Globys Research A strategic perspective on invoice-to-cash

Accelerate Your Invoice-to-Cash Process with One Simple Change. Guaranteed.

Topics: Invoice-to-Cash, Invoicing

Stop invoicing by order and account and start invoicing by customer.

Yes, read it again and let it sink in. It’s not your disconnected billing systems or complex product catalogs delaying your payments. It’s your disconnected orders and account structures that are spilling over into your customer invoicing.

The by-order or by-account approach may be the ‘easiest’ way for your billing and accounts receivable to issue invoices and collect payments. But the efficiency of your invoice to cash process is not solely dependent on you. It’s reliant on your customers’ accounts payable making timely payments.  If you leave consolidation up to your customers, you’re injecting delays into your payments.
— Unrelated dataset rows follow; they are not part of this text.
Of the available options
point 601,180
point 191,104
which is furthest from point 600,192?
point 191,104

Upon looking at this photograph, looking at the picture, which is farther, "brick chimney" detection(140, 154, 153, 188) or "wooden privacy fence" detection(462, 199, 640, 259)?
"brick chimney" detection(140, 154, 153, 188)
Innovative B2B companies are collecting cash in half the time by shifting from their supplier-centric ways to a more modern, customer-centric approach.

Let’s break down the invoice to cash process to learn how: 

Step 1: Generating Customer Invoices

The act of gathering all usage and charge data into a shareable format is no easy task – especially when you have thousands of customers, using tens or hundreds of services.  Customers procure your products over multiple orders and under multiple accounts. And your invoices are driven from that purchasing behavior.

So a business customer who has 20 wireless, 20 wireline and 20 data services accounts, receives, at a minimum, 60 invoices each month.  Consequently, the customer’s accounts payable manager will have to spend time manually consolidating these in order to simplify their payment.

Customer-centric invoice processAnd in the case of enterprise invoices, these customers typically require the supporting detailed data for validation purposes. Again, this invoice detail data is typically provided per account, and adds another step – and more time – to the process of consolidation and review. 

Step 2: Managing Invoice Adjustments

Adjustments, disputes and discounts all require a change to the invoice produced in Step 1. Some recurring changes, such as contracted discounts, may be applied prior to distributing the customer invoice. But adjustments and resolved disputes often require the re-issuing of an invoice.

Similar to supplier-centric invoicing, dispute processes are typically aligned to a specific product or line of business. Again, this may simplify dispute handling for the supplier but can be daunting (and a payment deterrent) for a customer who raises disputes across multiple invoices.  

Step 3: Receiving Payments from Customers

Remember those 60 invoices the business customer received in Step 1?  Now comes time for payment. Following the same structure as the invoices and disputes, the payment options are order and account specific. Accounts payable can pay online for the wireless accounts but have to pay via check for the wireline accounts. Your customer’s accounts payable will have no way to make a single payment across all accounts or to easily allocate the cross-invoice charges throughout their organization.

It’s important to note that customers don’t just ‘adapt’ to your way of invoicing. They build heavily manual, time-consuming processes to dissect your invoices, in order to reconstruct in a way that aligns to how they actually operate – and how they need to pay. 

Step 4: Applying of Customer Payments

And as a result, the application of payments is becoming more of a challenge. As business customers move further from your defined invoicing and payment model (account – product – invoice – payment), the task of connecting the dots is growing in complexity.

Following our example above, after allocating the charges on their side, the customer’s AP uses a bank transfer to avoid making 60 individual payments. The good news? You got paid for the total outstanding amount. The bad news? There’s no remittance advice as to how to apply payment to which invoices and which accounts. As a result, your AR team spends countless hours playing the matching game between payments and outstanding invoices – while the cash sits in limbo.

Your customers are moving to a pay-their-way model – with or without you. By providing a customer-centric invoice-to-cash approach, you maintain the connection between your customer invoices and your customer payments. Customers can easily consolidate, allocate, and pay according to their needs. And you can automatically reconcile payments across your varying systems.